Lo, here the hopeless merchant of this loss,
With head declined and voice dammed up with woe,
With sad set eyes and wreathed arms across,
From lips new waxen pale begins to blow
The grief away that stops his answer so;
But wretched as he is, he strives in vain.
What he breathes out, his breath drinks up again.
 
As through an arch the violent roaring tide
Outruns the eye that doth behold his haste,
Yet in the eddy boundeth in his pride
Back to the strait that forced him on so fast,
In rage sent out, recalled in rage being past;
Even so his sighs, his sorrows, make a saw,
To push grief on, and back the same grief draw.
 
Which speechless woe of his poor she attendeth,
And his untimely frenzy thus awaketh:
‘Dear lord, thy sorrow to my sorrow lendeth
Another power; no flood by raining slaketh.
My woe too sensible thy passion maketh,
More feeling-painful. Let it then suffice
To drown on woe one pair of weeping eyes.
 
‘And for my sake, when I might charm thee so,
For she that was thy Lucrece, now attend me.
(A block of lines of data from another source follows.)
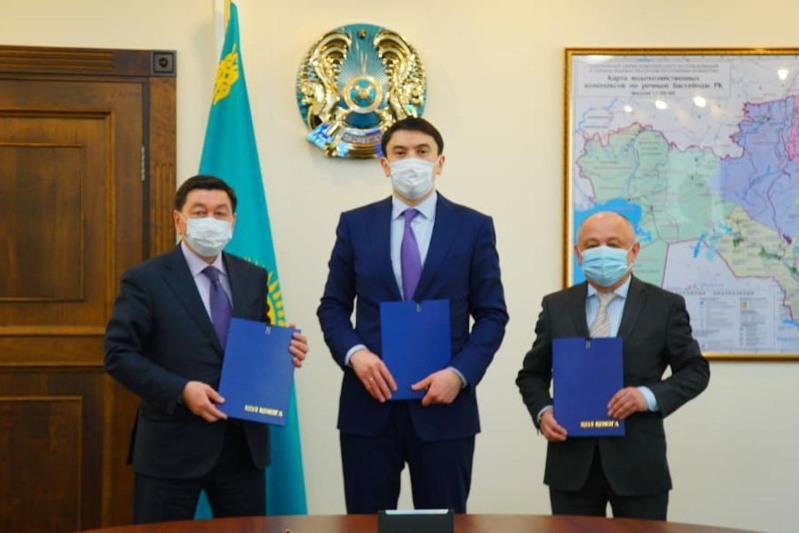 Минэкологии РК, КазМунайГаз и Казгеология будут работать над привлечением иностранных инвестиций в геологию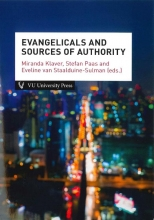 , Evangelicals and sources of authority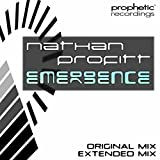 Emergence (Extended Mix)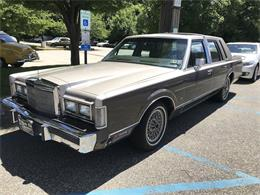Picture of '88 Town Car - Q519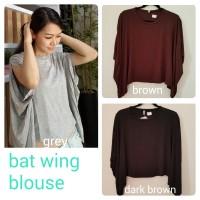 Te_daisy bat wing /baju kalong / atasan / kaos/ supplier baju/korean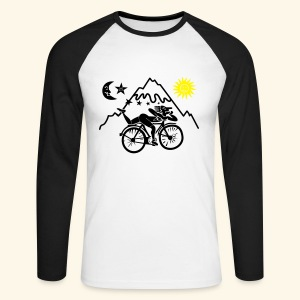 Albert Hofmann Tshirt - Men's Long Sleeve Baseball T-Shirt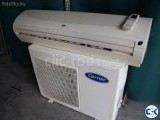 Split Type New Carrier AC 2  TON 24000 Btu-- 01783383357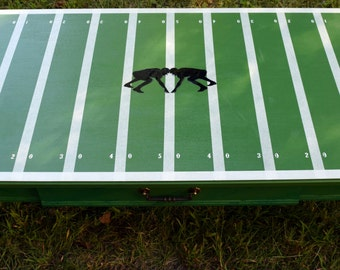 """Anyone's Game """"Paper Football"""" Table-Repurposed-Wood-Decoupage-Coffee-Table"""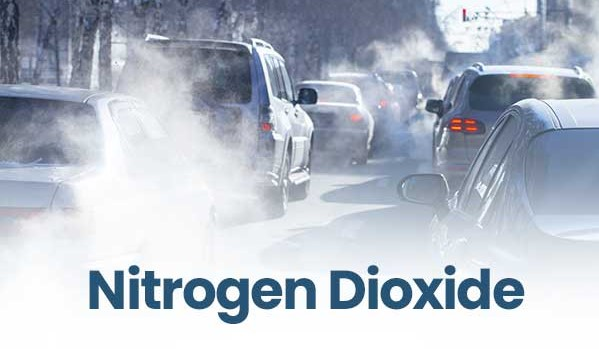 The image shows a major source of nitrogen dioxide air pollution: the fuel combustion from motor vehicles.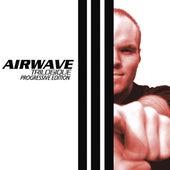Trilogique - Progressive Edition by Airwave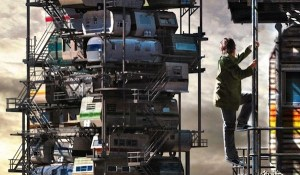 Ready Player One's Teaser Reveals Key Plot Changes For Movie
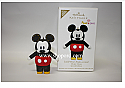 Hallmark 2011 Look Whos Pook a Looz Mickey Mouse Ornament Limited Quantity QXE3017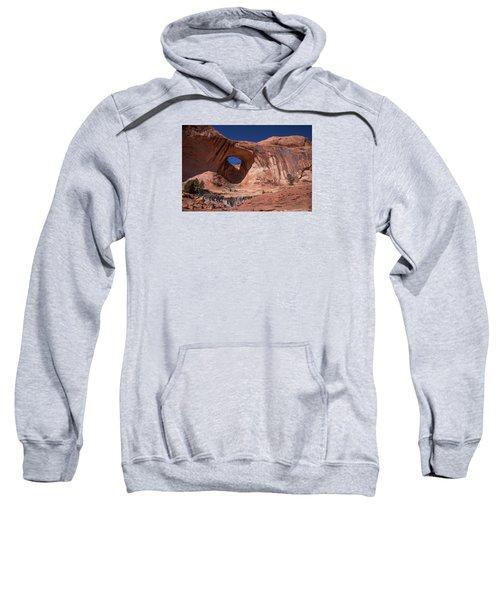 Bowtie Arch Sweatshirt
Be suddenly revenged on my foe—
Thine, mine, his own. Suppose thou dost defend me
From what is past. The help that thou shalt lend me
Comes all too late, yet let the traitor die,
For sparing justice feeds iniquity.
 
‘But ere I name him, you fair lords,’ quoth she,
Speaking to those that came with Collatine,
‘Shall plight your honourable faiths to me
With swift pursuit to venge this wrong of mine;
For ’tis a meritorious fair design
To chase injustice with revengeful arms.
Knights, by their oaths, should right poor ladies’
harms.’
 
At this request with noble disposition
Each present lord began to promise aid,
As bound in knighthood to her imposition,
Longing to hear the hateful foe bewrayed.
But she that yet her sad task hath not said
The protestation stops. ‘O speak,’ quoth she;
‘How may this forced stain be wiped from me?
 
‘What is the quality of my offence,
Being constrained with dreadful circumstance?
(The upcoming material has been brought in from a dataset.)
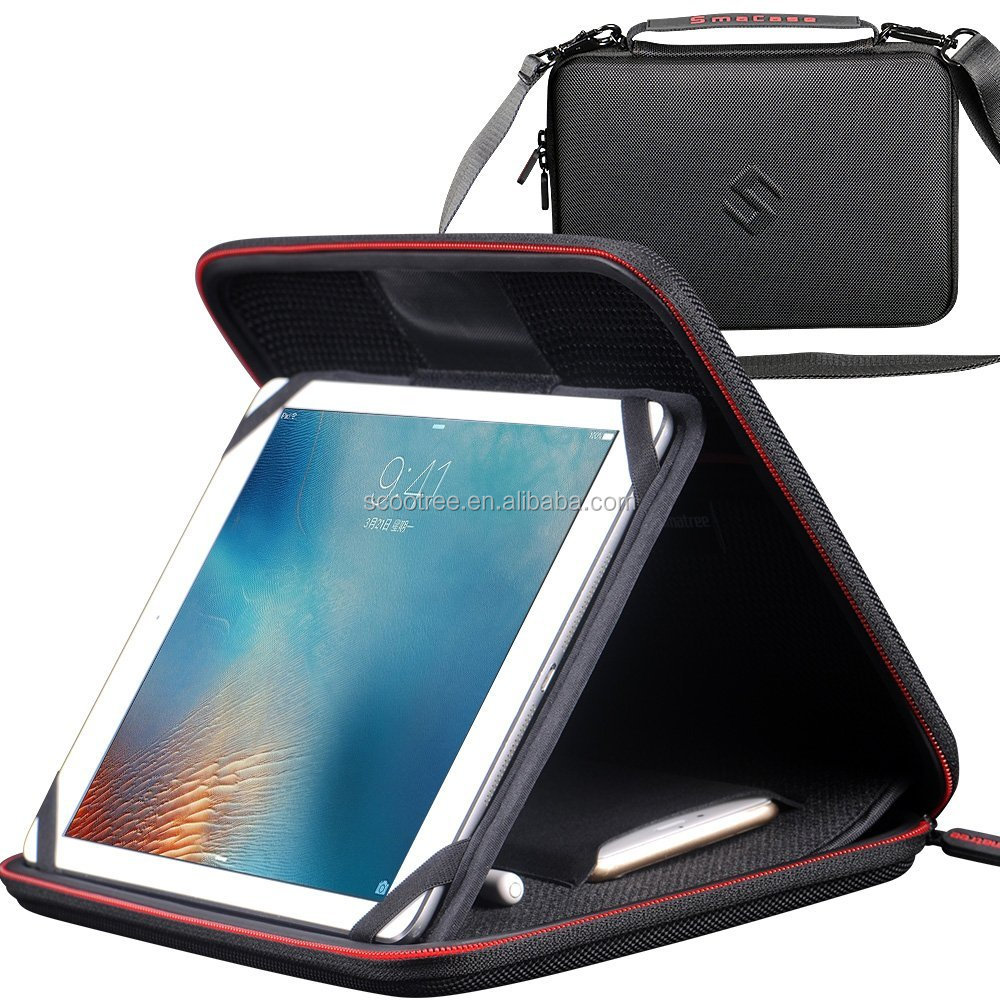 Smatree Hard Carrying Case for <strong>iPad</strong> Pro 9.7 inch, 2017 New <strong>iPad</strong> 9.7 inch with Adjustable Stand and Pocket for iPhone 7,Plus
May my pure mind with the foul act dispense,
My low-declined honour to advance?
May any terms acquit me from this chance?
The poisoned fountain clears itself again,
And why not I from this compelled stain?’
 
With this they all at once began to say
Her body’s stain her mind untainted clears,
While with a joyless smile she turns away
The face, that map which deep impression bears
Of hard misfortune, carved in it with tears.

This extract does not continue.